Databricks¶
Connecting to Databricks is currently certified through Azure and AWS.
Public preview
Support for Databricks is on by default.
Feature flag(s):
- Enable Databricks Driver: Allows you to connect to and add snapshotted data from Databricks.
- Enable Databricks Wrangling: Allows you to perform data wrangling on Databricks datasets in Workbench.
- Enable Databricks In-Source Materialization in Workbench: Allows you to materialize wrangled datasets in Databricks as well as the Data Registry.

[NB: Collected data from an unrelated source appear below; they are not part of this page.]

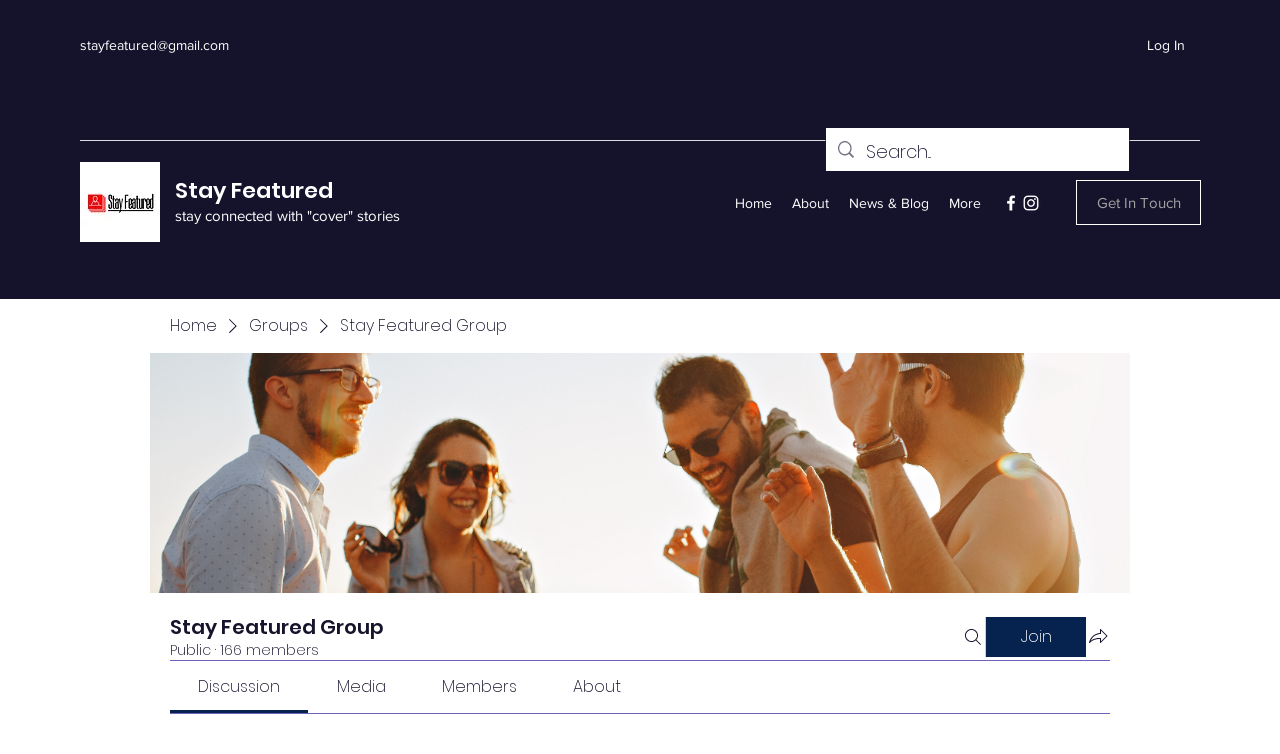

--- FILE ---
content_type: text/html; charset=utf-8
request_url: https://www.google.com/recaptcha/api2/aframe
body_size: 247
content:
<!DOCTYPE HTML><html><head><meta http-equiv="content-type" content="text/html; charset=UTF-8"></head><body><script nonce="Y6c2hfp9r7m_O3Js6xzqOA">/** Anti-fraud and anti-abuse applications only. See google.com/recaptcha */ try{var clients={'sodar':'https://pagead2.googlesyndication.com/pagead/sodar?'};window.addEventListener("message",function(a){try{if(a.source===window.parent){var b=JSON.parse(a.data);var c=clients[b['id']];if(c){var d=document.createElement('img');d.src=c+b['params']+'&rc='+(localStorage.getItem("rc::a")?sessionStorage.getItem("rc::b"):"");window.document.body.appendChild(d);sessionStorage.setItem("rc::e",parseInt(sessionStorage.getItem("rc::e")||0)+1);localStorage.setItem("rc::h",'1768967186653');}}}catch(b){}});window.parent.postMessage("_grecaptcha_ready", "*");}catch(b){}</script></body></html>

- Enable Dynamic Datasets in Workbench: Allows you to add dynamic Databricks data to a Use Case—enabling the ability to view live samples, perform data wrangling, and initiate in-source materialization.
Supported authentication¶
- Personal access token
Prerequisites¶
The following is required before connecting to Databricks in DataRobot:
- A Databricks workspace in the Azure Portal app
- Data stored in an Azure Databricks database
- A Databricks workspace in AWS
- Data stored in an AWS Databricks database
Generate a personal access token¶
In the Azure Portal app, generate a personal access token for your Databricks workspace. This token will be used to authenticate your connection to Databricks in DataRobot.
See the Azure Databricks documentation.
In AWS, generate a personal access token for your Databricks workspace. This token will be used to authenticate your connection to Databricks in DataRobot.
See the Databricks on AWS documentation.
Set up a connection in DataRobot¶
To connect to Databricks in DataRobot (note that this example uses Azure):
- Open Workbench and select a Use Case.
- Follow the instructions for connecting to a data source.
-
With the information retrieved in the previous section, fill in the required configuration parameters.
-
Under Authentication, click New credentials. Then, enter your access token and a unique display name. If you've previously added credentials for this data source, you can select it from your saved credentials.
-
Click Save.
Required parameters¶
The table below lists the minimum required fields to establish a connection with Databricks:
Required field | Description | Documentation |
---|---|---|
Server Hostname | The address of the server to connect to. | Azure Databricks documentation |
HTTP Path | The compute resources URL. | Azure Databricks documentation |
Required field | Description | Documentation |
---|---|---|
Server Hostname | The address of the server to connect to. | Databricks on AWS documentation |
HTTP Path | The compute resources URL. | Databricks on AWS documentation |
SQL warehouses are dedicated to execute SQL, and as a result, have less overhead than clusters and often provide better performance. It is recommended to use a SQL warehouse if possible.
Note
If the catalog
parameter is specified in a connection configuration, Workbench will only show a list of schemas in that catalog. If this parameter is not specified, Workbench lists all catalogs you have access to.
Troubleshooting¶
Problem | Solution | Instructions |
---|---|---|
When attempting to execute an operation in DataRobot, the firewall requests that you clear the IP address each time. | Add all allowed IPs for DataRobot. | See Allowed source IP addresses. If you've already added the allowed IPs, check the existing IPs for completeness. |